What if my ID is rejected at KYC?
Common causes: image quality (poor lighting, glare, crop), expired ID, name mismatch between application and ID, address proof too old, or forensic-AI flag on the document. Resolve by re-uploading a fresh image, updating the address proof, or contacting support. If the rejection is forensic-AI based and the ID is genuine, the appeal path is usually documented.
Do DEXs collect KYC?
Pure smart-contract protocols generally do not, but front-end interfaces and fiat on-ramps increasingly do. Major DEX aggregators in 2026 have added KYC to fiat on-ramps and high-value swaps. The regulatory pressure is increasing; the operational implementation is uneven.
How do I prove source of funds for a large deposit?

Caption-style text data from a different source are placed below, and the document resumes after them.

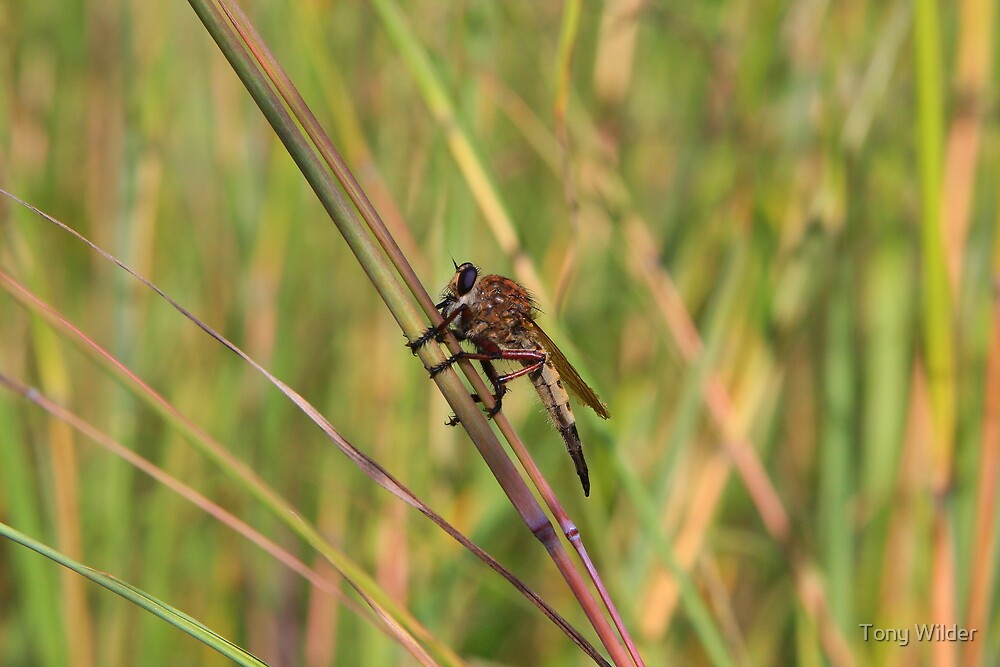 Bearded Robber Fly - Little Miami White Water by Tony Wilder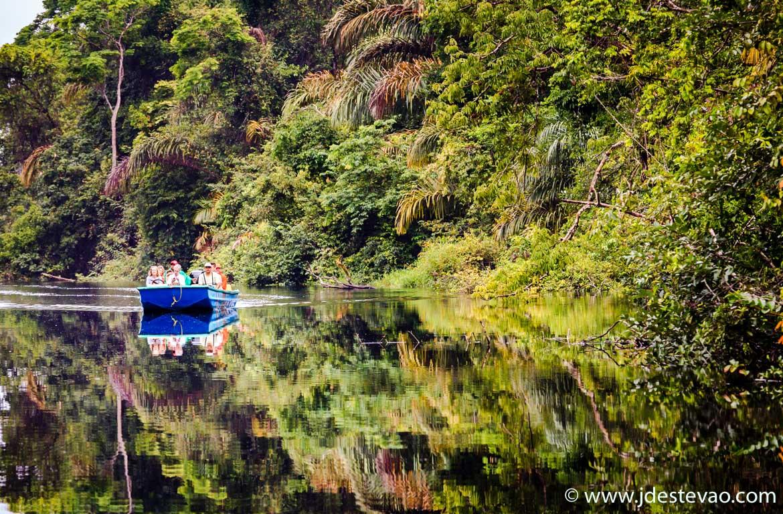 Os canais e a floresta do Parque Nacional do Tortuguero, na Costa Rica
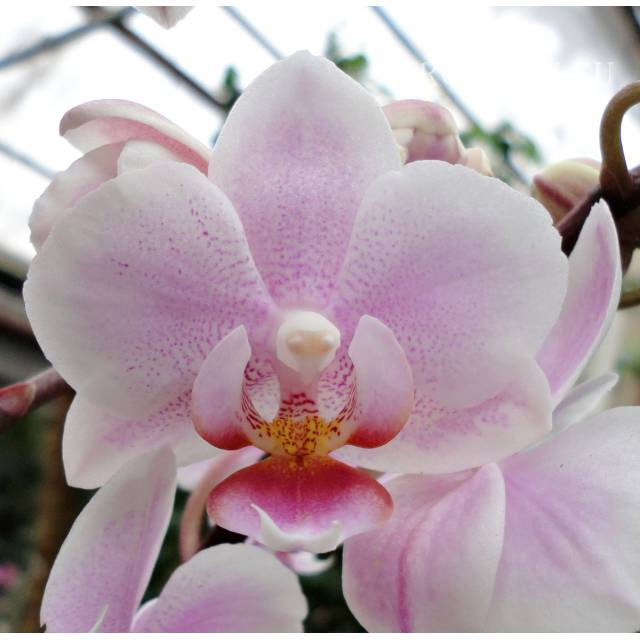 Phalaenopsis PHM 136 Light Rose 'Lovette'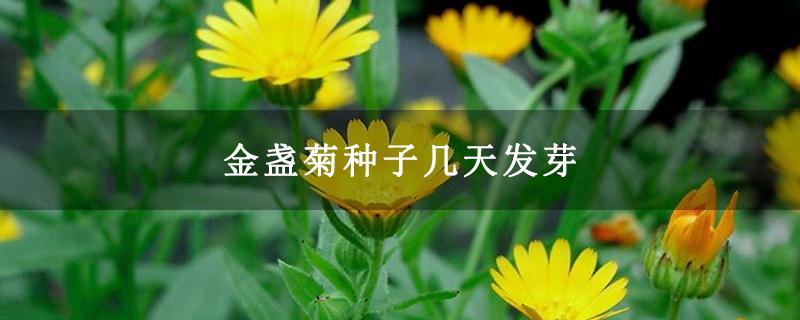 金盏菊种子几天发芽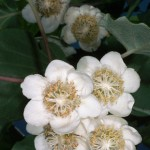 Цветение киви, май 1976 года, Калифорния, США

For salary income, recent pay stubs plus employer verification (see our employment-letter guide). For business income, business registration plus tax returns (see our tax verification guide). For inheritance or asset sale, supporting documentation. Crypto-funded deposits require Chainalysis-style provenance analysis.
Is MiCA the same as FATF Travel Rule?
No, but MiCA incorporates Travel Rule requirements via the EU Transfer of Funds Regulation. MiCA is the broader EU crypto regulatory framework (authorization, prudential, market integrity, consumer protection). Travel Rule is a specific AML requirement within MiCA's AML chapter.